For all of the website designers out there, whether personal or commercial, here is a short guide on making your website accessible to people who use screen readers such as JAWS, or Job Access With Speech, and Window Eyes, as well as several other screen reading programs. Most of these users are totally blind or have very little usable vision, so a few modifications are necessary to make your site accessible, but nothing that should hinder the content.
First, always remember to label your graphics. This is easily done with the HTML alt tag by putting alt, equals sign, and a description of the graphic in quotes. The World Wide Web Consortium recommends this procedure as well, to compensate for users who may still be using a>web browser that does not support images.
Also if using images which contain text inside them, if the text is short enough, you may want to include it in the alt tag. If not, it may be beneficial to link to a text version of the contents in the image so that your blind visitors can read that, especially if it is an important part of your site.
Standard forms are useful as well, as there are certain kinds of forms which many screen readers do not read, though this is being resolved as well. Make sure to always properly label your forms in the code for each form field. This will ensure that the screen reader tells the user what is supposed to be entered in the form.
Also, if you are using any form of captcha validation, ensure that it is the kind with letters and numbers, rather than the click on the picture type or an image map. Since blind users cannot see these types of captcha, they will make a site inaccessible very quickly. After ensuring that you are using alpha numeric captcha validation, be sure to place an audio captcha link on your page so that users who cannot see the image can listen to the audio and transcribe what they hear.
If your site utilizes Java, you will want to acquire the Java Access Bridge, which will help make those aspects of your site accessible. You can learn more about using the Java Access Bridge by visiting the website or searching for it on Google. There is plenty of documentation floating around.

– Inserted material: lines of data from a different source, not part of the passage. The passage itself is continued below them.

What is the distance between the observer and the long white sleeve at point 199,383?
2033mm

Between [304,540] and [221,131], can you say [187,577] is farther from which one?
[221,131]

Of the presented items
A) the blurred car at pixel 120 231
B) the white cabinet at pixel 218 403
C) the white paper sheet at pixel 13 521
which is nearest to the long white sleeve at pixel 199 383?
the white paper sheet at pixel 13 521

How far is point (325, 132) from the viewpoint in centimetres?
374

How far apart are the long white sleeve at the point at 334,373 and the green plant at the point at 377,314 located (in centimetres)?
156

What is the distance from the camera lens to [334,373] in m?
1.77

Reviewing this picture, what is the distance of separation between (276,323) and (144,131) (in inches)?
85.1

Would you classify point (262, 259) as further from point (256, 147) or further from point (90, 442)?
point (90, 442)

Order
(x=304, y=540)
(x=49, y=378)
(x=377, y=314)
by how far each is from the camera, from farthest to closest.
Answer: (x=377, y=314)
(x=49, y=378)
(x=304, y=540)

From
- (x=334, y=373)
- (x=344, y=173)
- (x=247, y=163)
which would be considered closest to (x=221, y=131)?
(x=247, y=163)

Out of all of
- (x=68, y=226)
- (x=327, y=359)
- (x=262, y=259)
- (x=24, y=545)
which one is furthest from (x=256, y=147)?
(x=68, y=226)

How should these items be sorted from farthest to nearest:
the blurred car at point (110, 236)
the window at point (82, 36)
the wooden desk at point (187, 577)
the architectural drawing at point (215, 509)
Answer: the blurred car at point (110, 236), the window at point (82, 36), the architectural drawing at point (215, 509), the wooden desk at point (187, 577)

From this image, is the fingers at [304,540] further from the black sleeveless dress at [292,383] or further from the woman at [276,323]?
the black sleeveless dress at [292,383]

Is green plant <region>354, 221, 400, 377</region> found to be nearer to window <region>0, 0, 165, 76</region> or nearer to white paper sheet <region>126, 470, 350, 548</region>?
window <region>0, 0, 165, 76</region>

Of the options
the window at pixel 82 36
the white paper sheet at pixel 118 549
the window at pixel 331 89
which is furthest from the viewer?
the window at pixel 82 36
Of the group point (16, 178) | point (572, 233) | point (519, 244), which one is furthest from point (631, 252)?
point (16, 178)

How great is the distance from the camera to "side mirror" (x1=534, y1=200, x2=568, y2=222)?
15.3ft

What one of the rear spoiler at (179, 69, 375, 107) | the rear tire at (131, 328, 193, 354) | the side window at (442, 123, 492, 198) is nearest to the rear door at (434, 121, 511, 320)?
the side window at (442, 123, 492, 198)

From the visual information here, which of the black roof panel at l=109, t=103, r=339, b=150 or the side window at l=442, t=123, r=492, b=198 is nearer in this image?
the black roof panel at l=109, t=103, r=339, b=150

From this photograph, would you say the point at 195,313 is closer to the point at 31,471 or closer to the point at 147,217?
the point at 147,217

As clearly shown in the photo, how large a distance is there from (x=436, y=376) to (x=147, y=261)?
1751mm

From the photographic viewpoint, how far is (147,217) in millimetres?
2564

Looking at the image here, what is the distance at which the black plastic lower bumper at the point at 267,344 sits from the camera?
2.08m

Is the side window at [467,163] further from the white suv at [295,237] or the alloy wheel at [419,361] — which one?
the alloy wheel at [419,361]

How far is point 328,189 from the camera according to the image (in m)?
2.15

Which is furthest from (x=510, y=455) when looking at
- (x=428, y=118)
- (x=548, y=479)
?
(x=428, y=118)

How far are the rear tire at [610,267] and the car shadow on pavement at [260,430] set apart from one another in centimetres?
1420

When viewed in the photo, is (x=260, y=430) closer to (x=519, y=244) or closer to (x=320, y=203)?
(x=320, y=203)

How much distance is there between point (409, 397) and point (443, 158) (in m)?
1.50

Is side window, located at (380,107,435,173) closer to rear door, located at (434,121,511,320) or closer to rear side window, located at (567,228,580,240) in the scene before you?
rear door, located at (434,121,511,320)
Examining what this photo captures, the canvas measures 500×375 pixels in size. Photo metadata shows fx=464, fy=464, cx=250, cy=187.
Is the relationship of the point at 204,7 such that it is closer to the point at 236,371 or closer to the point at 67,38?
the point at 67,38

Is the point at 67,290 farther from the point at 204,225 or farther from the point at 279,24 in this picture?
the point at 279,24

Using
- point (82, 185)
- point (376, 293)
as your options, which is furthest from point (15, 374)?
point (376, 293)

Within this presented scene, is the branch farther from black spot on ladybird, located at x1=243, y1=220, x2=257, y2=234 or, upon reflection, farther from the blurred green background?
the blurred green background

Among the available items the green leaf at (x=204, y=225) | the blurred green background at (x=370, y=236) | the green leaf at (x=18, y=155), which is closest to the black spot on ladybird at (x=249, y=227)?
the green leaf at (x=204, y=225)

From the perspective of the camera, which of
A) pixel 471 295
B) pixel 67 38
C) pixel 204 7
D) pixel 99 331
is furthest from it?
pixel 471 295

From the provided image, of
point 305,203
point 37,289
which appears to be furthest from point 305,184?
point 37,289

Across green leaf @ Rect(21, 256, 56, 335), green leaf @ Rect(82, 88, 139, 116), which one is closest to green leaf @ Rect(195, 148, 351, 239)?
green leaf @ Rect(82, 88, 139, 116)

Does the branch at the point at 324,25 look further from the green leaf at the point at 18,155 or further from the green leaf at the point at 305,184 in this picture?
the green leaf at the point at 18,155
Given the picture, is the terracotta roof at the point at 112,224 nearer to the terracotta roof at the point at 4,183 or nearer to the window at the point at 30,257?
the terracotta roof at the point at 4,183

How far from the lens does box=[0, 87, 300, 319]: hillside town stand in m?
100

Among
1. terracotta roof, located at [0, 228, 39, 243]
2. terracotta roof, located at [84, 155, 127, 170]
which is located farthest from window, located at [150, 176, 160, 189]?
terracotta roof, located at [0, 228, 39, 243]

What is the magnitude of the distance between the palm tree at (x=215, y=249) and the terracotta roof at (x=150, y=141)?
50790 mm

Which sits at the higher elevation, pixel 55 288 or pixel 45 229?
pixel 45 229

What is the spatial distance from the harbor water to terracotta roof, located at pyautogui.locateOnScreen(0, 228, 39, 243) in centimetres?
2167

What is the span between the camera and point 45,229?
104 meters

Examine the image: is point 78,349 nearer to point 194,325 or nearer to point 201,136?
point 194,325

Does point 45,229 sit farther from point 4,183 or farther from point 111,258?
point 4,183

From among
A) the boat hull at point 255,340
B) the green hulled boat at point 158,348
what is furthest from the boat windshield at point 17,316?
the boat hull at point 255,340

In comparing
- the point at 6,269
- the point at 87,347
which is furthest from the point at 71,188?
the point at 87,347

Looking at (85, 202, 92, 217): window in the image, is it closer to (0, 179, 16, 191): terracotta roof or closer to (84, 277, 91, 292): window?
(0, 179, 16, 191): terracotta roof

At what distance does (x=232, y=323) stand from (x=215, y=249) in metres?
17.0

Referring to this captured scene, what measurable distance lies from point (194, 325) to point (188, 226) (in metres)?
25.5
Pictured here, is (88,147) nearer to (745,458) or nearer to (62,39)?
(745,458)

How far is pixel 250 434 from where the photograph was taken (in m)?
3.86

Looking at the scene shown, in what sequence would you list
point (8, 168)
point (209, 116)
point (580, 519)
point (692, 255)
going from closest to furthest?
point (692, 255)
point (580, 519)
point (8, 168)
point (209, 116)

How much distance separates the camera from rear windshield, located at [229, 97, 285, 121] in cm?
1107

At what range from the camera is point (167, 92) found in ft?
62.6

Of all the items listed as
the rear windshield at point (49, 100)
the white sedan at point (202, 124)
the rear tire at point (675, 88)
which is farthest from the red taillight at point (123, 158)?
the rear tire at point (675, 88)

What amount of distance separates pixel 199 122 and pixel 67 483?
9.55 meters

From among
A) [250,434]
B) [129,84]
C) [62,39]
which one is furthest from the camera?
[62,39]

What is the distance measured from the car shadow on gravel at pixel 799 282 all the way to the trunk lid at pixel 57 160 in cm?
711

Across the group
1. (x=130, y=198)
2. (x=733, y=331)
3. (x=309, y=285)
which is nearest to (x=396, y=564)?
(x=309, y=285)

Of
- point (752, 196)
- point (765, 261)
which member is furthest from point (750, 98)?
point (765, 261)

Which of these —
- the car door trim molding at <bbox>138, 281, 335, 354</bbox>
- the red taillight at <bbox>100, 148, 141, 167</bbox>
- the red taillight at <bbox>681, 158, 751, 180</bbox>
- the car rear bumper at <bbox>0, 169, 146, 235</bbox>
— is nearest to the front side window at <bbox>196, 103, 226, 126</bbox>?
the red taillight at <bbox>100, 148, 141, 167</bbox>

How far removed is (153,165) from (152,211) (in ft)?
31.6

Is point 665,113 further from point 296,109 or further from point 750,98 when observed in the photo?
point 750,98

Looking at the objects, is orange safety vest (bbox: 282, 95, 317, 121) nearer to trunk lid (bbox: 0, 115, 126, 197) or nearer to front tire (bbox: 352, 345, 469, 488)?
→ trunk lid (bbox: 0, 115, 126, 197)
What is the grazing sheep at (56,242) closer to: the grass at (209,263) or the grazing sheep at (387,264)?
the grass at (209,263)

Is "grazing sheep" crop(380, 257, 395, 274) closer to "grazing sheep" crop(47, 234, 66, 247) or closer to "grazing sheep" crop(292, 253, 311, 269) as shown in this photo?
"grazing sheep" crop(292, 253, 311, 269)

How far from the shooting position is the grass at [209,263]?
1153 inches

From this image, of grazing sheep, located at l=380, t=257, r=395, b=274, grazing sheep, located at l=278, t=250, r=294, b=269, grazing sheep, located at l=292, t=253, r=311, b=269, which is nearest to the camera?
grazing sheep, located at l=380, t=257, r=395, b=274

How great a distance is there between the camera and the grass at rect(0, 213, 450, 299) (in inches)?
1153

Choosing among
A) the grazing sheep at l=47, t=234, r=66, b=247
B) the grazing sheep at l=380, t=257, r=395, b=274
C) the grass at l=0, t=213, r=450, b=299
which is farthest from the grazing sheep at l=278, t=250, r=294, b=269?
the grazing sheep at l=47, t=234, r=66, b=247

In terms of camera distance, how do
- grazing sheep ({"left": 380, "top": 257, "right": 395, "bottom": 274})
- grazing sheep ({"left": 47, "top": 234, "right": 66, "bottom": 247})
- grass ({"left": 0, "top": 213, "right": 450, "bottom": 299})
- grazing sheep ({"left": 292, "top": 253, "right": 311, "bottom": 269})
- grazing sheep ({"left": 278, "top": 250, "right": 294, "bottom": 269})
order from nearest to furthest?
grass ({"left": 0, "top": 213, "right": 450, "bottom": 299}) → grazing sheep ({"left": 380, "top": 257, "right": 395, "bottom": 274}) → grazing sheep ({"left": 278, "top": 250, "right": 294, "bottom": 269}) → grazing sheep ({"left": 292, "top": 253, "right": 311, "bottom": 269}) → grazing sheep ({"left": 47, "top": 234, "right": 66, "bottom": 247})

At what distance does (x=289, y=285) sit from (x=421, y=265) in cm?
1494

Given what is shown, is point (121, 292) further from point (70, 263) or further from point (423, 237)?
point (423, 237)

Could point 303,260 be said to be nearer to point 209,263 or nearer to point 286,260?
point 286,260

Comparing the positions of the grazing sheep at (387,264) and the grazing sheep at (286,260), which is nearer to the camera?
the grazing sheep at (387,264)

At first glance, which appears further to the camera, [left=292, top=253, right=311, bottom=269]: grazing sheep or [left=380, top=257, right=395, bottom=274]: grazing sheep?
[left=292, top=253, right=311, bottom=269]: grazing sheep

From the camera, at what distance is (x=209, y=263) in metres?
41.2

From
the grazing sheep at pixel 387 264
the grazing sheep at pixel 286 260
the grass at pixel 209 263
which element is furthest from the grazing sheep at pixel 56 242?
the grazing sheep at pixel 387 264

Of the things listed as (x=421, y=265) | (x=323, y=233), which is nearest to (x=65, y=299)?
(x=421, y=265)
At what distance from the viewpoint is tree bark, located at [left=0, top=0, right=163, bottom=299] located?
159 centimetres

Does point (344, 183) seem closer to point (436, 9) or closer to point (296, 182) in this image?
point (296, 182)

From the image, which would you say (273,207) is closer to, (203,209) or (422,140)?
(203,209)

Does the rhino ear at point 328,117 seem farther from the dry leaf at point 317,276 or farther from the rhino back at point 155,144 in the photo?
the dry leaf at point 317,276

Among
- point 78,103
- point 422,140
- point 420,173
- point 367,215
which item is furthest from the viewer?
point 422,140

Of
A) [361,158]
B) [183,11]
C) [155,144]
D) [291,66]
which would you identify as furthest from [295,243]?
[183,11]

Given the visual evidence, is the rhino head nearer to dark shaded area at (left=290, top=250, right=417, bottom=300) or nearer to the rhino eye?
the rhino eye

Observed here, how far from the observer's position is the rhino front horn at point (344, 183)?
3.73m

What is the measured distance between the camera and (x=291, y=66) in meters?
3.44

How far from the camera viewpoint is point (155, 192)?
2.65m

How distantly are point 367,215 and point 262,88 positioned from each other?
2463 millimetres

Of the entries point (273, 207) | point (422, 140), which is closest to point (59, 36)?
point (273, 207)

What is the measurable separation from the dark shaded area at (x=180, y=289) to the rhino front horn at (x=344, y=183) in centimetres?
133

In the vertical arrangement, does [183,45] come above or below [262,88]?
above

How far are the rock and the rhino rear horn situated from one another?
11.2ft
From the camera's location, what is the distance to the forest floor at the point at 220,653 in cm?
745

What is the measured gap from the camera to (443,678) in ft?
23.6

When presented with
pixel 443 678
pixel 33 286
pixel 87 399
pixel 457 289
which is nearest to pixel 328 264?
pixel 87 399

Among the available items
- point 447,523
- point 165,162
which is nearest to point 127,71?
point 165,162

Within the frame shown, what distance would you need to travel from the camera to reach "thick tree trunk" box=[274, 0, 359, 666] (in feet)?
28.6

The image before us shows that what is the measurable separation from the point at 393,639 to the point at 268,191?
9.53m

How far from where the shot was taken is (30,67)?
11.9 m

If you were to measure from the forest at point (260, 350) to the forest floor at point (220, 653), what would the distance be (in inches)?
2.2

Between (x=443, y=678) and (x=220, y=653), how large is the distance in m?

If you have flash content, try to make any dialogues as verbose as possible so that blind users can have an equal opportunity to grasp what is taking place. Of course this is at your discretion, but a silent video is useless to a blind person. Please make sure to label the buttons in your flash content, such as Play, Pause, Stop, Next, etc. Far too many websites fail to label their flash content, causing screen readers to just say numbers on the buttons, which tells blind users nothing.
These are only a few ways you can make your website accessible to screen readers, but hopefully they will be beneficial in improving your site and making it accessible to all.